Toward a Progressive Strategy on North Korea
Toward a Progressive Strategy on North Korea
The Center for American Progress recently convened a group of experts to propose a progressive strategy for dealing with U.S. policy toward North Korea. As summarized below, the group recommends moving beyond the Bush administration's current approach by starting a bilateral process within the Six-Party framework while adding broad reforms to the existing security agenda. At a time when U.S. policy towards North Korea commands relatively little focus, the regime's nuclear program continues to move forward at full speed. It is important for progressives to speak with a unified and urgent voice on this issue. Please send suggestions and comments to firstname.lastname@example.org.
Significant progress this year through the Six-Party Talks is unlikely. The United States and North Korea may have a perverse commonality of interest in continuing to tread water through this U.S. election year. For the Bush administration, the talks provide political cover while keeping policy options open. For North Korea, appearing to cooperate enables the regime to continue its nuclear and missile programs, while staving off economic pressure. However, U.S. national security is jeopardized by allowing the issue to stall while North Korea continues to develop its weapons programs. In fact, a revised U.S. estimate expected next month could raise the number of nuclear weapons suspected in the regime's possession from two to eight or higher.
Rather than writing off what the Bush administration has begun, progressives should work to broaden, strengthen and refine the approach to North Korea. The inherent tension between the North Korean regime's desire for international assistance and its unwillingness to yield control or lift the veil of secrecy was evident in its response to last week's tragic train disaster. Still, the regime's continued desire for U.S. and international engagement means that an opportunity for progress remains. The Six-Party structure is valuable, but incomplete without complementary direct talks between the United States and North Korea. More important, the administration has insisted on nuclear concessions up front, while a phased and comprehensive reform vision is more likely to succeed. North Korea rejects the administration's stance, effectively stalling the process.
In an effort to move beyond the current stalemate, the United States could promote and facilitate a broader reform agenda in addition to denuclearization.
Reforms and the complementary incentives offered in exchange could make the nuclear problem easier to resolve by building trust through the resolution of less contentious issues. A framework of reforms and incentives may at least enable the government of Kim Jong-Il to see an alternate route to its survival besides weapons of mass destruction. While the current regime is difficult and unpredictable, North Korea could act more rationally if presented with a road map that outlines intermediate steps and leads to an endgame where its survival is not at stake. Broader reforms could include:
• Economic reforms that create opportunities for investment, particularly from South Korea;
• Confidence-building measures regarding reductions in conventional weapons;
• Human rights improvements and a verifiable commitment to shift resources from regime survival to what is good for the North Korean people;
• International monitoring of food assistance to ensure its proper delivery to the civilian population; and
• Resolution of issues related to state-sponsored terrorism, including further action regarding Japanese abductees.

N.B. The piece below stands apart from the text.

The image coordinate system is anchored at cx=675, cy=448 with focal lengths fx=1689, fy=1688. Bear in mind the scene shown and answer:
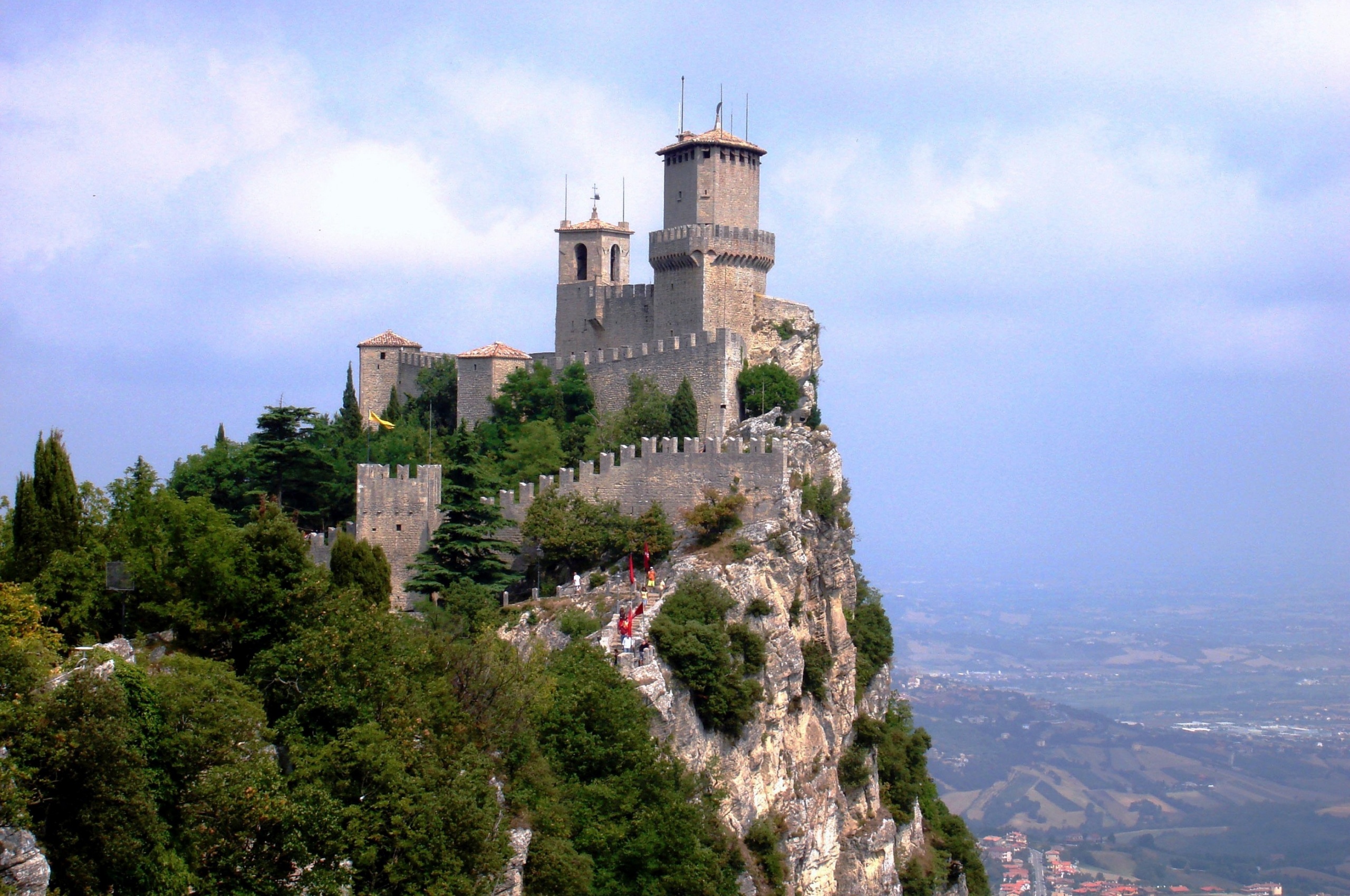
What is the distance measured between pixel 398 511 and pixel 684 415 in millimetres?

Anything offered to North Korea must have a quid pro quo.
The start of a reform process must include a North Korean commitment to address U.S. and international concerns about its nuclear and missile programs. The United States should insist on complete and verifiable elimination of North Korea's nuclear capability, but North Korea could begin with a freeze of its nuclear programs (explicitly including highly enriched uranium) supported by a verification mechanism and intrusive inspections. It could then phase out its nuclear activities over a number of years while simultaneously making other reforms. Dealing with this issue constructively is not a "reward" to North Korea for its proliferation, but rather a means to achieve a U.S. national security imperative.
Incentives for action and consequences for intransigence must be spelled out and backed by all parties.
The United States should spell out what benefits the North Koreans would receive should they make reforms and address international security concerns. The United States should also make very clear that North Korea will face heavy consequences if it turns down such a reasonable approach and insists on retaining its nuclear weapons capability. It is important to have backing on this point from the other four partners in the Six-Party Talks, but it is unlikely the partners will agree to coercive measures in the absence of a genuine U.S. attempt to arrive at a reasonable negotiated solution. A progressive approach that includes a broader reform agenda in addition to denuclearization is likely to meet with support from the partners, especially South Korea. Bilateral talks are a key to progress, but should be part of the comprehensive multilateral framework.